World Soil Day
The world depends on healthy soil, and soil forms the foundation on which our entire ecosystem rests on. That’s why we encourage everyone on the planet to observe World Soil Day, a holiday that falls on December 5th every year. This is a holiday that’s been observed since 2012 and is one that everyone in the world should take seriously.
The History Of World Soil Day
World Soil Day was first recommended in 2002 by the International Union Of Soil Sciences or IUSS. This led to a campaign by the Food & Agriculture Organization, or FAO, that endorsed this holiday in June of 2013. It then went before the 68th UN General Assembly and in December 2013, they designated December 5, 2014, as the first official World Soil Day.

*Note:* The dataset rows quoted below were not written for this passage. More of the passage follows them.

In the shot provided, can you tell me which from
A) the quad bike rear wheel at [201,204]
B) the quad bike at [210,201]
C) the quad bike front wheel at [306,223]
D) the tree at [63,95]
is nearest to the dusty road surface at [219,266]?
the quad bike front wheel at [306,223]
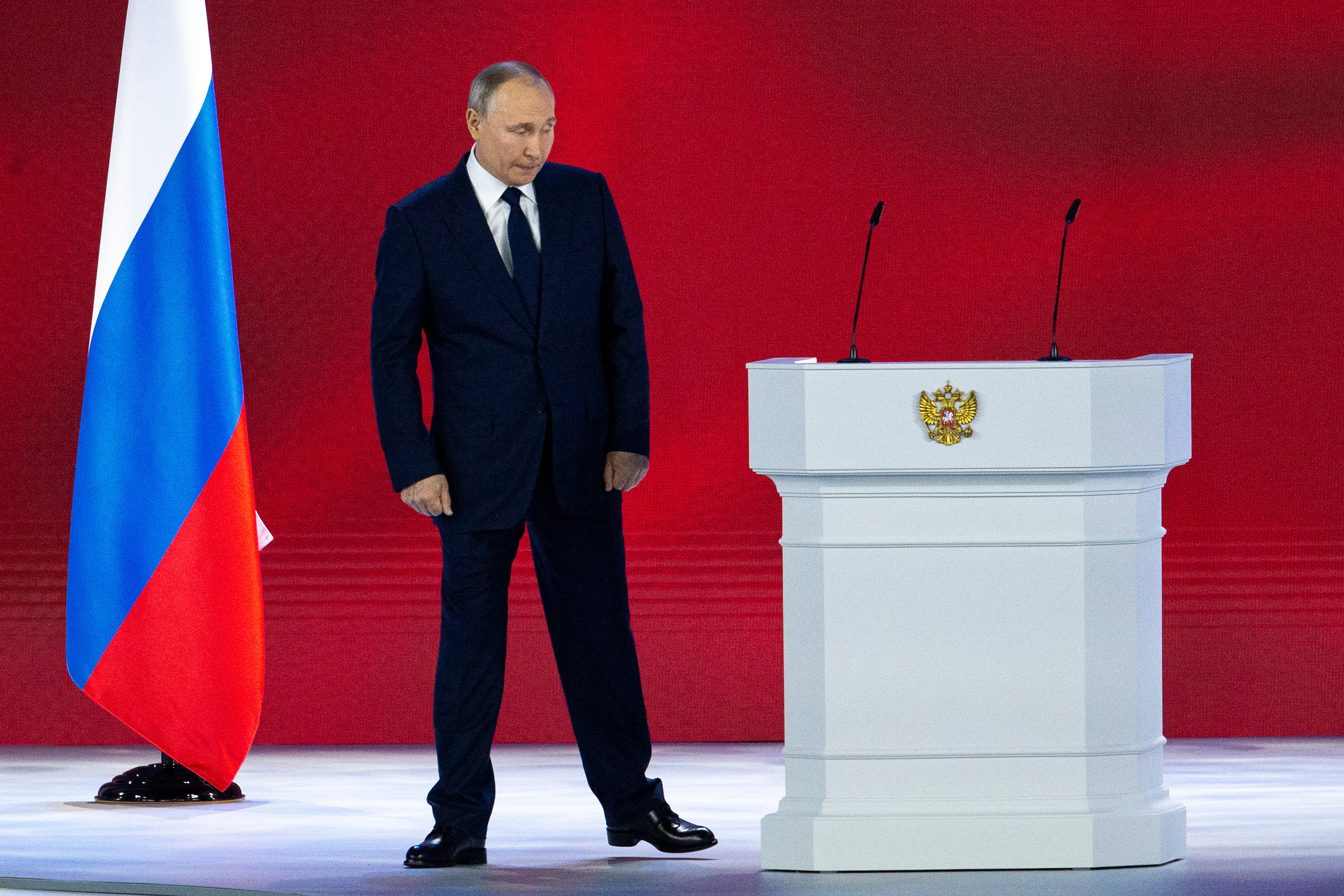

It’s been observed on this day ever since. December 5th was chosen because it corresponds with the birthday of the late King of Thailand, Bhumibol Adulyadej—an early advocate of this initiative.
The Drivers Of Soil Biodiversity Loss
If you’re wondering about what causes the loss of biodiversity in soil, then allow us to list out some of the main causes of soil biodiversity loss. Although the following points aren’t the only ways for soil to lose its biodiversity, they are the leading cause.
- Invasive Species
- Environmental Pollution
- Land Use Change
- Soil Sealing & Urbanization
The Benefits Of Restoring Soil Biodiversity
As we stated in our introduction, soil biodiversity is extremely important to all life on Earth. To drive home this point, we’re going to list some of the benefits obtained from soil biodiversity.
- Water purification
- Climate change mitigation
- Plant growth
- Healthier human populations.
Observing World Soil Day
The best way to observe World Soil Day is by taking the time to learn more about the importance of soil biodiversity and some of the challenges faced in soil management. You can also spread the word about this holiday by using the hashtag #WorldSoilDay on your social media accounts. You can also do your part in preventing soil biodiversity loss. This includes reducing waste and recycling when you can, and by lowering your carbon footprint.